Source material
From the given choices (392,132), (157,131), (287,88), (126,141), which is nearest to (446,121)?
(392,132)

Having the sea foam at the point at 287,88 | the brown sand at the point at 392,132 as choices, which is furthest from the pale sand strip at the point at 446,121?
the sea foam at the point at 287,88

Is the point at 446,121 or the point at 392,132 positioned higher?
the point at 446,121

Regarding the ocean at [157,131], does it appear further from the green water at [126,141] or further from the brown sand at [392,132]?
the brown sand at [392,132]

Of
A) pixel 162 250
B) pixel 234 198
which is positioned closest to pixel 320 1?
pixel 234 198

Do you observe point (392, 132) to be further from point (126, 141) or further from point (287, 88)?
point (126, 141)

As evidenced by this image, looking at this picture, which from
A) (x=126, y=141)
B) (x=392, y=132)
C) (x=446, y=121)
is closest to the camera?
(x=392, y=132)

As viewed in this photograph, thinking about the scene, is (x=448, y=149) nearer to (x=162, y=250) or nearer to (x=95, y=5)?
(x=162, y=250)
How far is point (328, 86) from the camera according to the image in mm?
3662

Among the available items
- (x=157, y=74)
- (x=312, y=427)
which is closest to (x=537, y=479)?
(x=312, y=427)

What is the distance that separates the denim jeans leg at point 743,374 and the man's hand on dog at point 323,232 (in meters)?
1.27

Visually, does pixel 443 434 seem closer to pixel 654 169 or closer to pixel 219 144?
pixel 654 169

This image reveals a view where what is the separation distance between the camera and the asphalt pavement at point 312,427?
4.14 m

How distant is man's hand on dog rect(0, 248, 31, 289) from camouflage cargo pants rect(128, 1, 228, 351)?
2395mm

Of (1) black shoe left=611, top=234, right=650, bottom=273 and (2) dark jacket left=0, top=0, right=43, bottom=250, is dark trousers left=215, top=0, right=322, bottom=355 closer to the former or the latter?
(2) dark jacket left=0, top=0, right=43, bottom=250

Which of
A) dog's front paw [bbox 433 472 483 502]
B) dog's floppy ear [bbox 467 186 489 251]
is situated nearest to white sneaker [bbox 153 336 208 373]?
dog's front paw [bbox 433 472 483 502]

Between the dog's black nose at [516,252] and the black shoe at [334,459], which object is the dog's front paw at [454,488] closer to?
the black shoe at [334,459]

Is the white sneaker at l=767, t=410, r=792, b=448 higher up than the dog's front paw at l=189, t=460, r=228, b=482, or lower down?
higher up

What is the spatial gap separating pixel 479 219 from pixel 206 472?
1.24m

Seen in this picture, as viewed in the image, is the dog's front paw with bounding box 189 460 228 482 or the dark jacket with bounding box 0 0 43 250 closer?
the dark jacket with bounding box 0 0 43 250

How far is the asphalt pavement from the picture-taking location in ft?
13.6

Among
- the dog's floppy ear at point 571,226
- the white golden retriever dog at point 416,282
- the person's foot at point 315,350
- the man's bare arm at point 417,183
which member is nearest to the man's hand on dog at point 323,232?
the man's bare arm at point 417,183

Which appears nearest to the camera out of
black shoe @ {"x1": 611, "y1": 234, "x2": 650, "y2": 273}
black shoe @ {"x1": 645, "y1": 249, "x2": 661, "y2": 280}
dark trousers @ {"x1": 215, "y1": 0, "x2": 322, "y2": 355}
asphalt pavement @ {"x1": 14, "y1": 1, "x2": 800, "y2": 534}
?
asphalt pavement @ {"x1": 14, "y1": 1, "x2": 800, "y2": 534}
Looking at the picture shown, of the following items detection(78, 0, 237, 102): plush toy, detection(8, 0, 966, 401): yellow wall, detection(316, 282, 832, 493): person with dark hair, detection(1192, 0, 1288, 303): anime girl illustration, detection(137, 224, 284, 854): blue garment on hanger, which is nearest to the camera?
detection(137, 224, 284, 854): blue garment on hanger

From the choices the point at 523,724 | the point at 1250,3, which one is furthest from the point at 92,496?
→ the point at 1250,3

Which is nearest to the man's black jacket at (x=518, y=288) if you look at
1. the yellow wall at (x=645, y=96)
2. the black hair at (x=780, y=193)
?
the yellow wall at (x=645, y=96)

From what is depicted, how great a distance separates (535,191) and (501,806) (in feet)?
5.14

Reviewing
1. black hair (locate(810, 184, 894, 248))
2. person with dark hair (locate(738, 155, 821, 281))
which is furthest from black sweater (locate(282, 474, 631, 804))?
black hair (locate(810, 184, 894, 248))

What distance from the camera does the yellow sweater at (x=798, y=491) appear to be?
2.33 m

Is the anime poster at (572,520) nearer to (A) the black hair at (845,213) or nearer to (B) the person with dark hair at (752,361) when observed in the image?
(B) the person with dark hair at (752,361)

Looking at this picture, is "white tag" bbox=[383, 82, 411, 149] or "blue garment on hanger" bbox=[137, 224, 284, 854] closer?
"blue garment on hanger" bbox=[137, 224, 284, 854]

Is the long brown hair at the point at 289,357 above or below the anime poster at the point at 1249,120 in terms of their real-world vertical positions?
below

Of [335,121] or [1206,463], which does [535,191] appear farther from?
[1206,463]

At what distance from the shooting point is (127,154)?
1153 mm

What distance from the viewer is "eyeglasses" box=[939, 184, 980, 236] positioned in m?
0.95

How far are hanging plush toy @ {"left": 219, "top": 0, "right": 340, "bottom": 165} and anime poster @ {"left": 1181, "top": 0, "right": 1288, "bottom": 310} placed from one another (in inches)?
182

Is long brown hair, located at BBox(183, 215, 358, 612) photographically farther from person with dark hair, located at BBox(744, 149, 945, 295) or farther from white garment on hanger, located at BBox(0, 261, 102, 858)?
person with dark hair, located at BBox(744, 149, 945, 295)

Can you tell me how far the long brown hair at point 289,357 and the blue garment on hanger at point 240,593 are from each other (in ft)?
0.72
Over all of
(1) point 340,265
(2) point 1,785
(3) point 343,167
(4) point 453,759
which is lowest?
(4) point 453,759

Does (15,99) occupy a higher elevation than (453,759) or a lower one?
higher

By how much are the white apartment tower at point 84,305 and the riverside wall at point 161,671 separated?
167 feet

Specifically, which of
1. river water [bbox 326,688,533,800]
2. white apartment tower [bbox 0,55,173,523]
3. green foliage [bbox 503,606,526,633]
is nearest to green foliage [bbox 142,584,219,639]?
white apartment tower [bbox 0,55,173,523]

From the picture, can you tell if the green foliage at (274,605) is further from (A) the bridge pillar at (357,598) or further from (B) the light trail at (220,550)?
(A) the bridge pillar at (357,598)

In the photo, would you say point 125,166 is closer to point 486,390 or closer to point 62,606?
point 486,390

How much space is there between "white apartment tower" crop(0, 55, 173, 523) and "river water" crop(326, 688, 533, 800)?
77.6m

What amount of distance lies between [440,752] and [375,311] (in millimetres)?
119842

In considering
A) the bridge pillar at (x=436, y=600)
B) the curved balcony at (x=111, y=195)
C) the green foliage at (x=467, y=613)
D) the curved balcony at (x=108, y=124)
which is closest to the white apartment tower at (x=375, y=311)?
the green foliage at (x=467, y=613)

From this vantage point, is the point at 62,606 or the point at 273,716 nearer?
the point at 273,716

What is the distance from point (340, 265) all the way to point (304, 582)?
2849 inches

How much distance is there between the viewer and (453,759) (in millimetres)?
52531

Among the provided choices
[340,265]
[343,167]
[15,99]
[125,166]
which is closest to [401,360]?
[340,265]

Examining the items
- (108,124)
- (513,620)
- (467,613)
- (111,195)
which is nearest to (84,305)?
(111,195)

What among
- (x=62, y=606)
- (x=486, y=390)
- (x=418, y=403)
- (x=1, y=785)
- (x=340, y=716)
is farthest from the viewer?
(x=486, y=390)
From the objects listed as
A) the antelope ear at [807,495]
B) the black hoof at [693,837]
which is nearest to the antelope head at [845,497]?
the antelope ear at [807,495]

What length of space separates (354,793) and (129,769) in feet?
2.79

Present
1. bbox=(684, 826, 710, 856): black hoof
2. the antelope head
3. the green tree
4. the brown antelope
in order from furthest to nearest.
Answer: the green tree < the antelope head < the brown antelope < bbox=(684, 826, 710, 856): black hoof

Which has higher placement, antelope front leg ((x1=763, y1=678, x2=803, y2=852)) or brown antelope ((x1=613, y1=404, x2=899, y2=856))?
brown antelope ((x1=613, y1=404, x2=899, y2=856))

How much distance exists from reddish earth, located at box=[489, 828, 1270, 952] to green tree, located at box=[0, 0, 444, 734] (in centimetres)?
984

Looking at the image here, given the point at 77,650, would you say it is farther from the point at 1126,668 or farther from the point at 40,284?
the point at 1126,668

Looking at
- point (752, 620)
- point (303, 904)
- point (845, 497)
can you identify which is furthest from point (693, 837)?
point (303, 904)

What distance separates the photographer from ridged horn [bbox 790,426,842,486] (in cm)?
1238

Exercise aim
Copy out the entries word for word, starting at the line that contains "From the objects listed as" and ending at the last line of the entries.

Solution to this exercise
From the objects listed as
A) the antelope ear at [807,495]
B) the black hoof at [693,837]
which is nearest to the antelope head at [845,497]?
the antelope ear at [807,495]

What length of space separates (354,793) and (129,769) in feet?
2.79

Present
1. bbox=(684, 826, 710, 856): black hoof
2. the antelope head
3. the green tree
4. the brown antelope
in order from furthest to nearest.
Answer: the green tree < the antelope head < the brown antelope < bbox=(684, 826, 710, 856): black hoof

Which has higher placement, antelope front leg ((x1=763, y1=678, x2=803, y2=852)) or brown antelope ((x1=613, y1=404, x2=899, y2=856))?
brown antelope ((x1=613, y1=404, x2=899, y2=856))

How much distance exists from reddish earth, located at box=[489, 828, 1270, 952] to green tree, located at box=[0, 0, 444, 734] (in centimetres)?
984

Looking at the image here, given the point at 77,650, would you say it is farther from the point at 1126,668 or farther from the point at 40,284?
the point at 1126,668

Looking at
- point (752, 620)
- point (303, 904)
- point (845, 497)
can you identify which is furthest from point (693, 837)?
point (303, 904)

What distance separates the photographer from ridged horn [bbox 790,426,842,486] (in cm)?
1238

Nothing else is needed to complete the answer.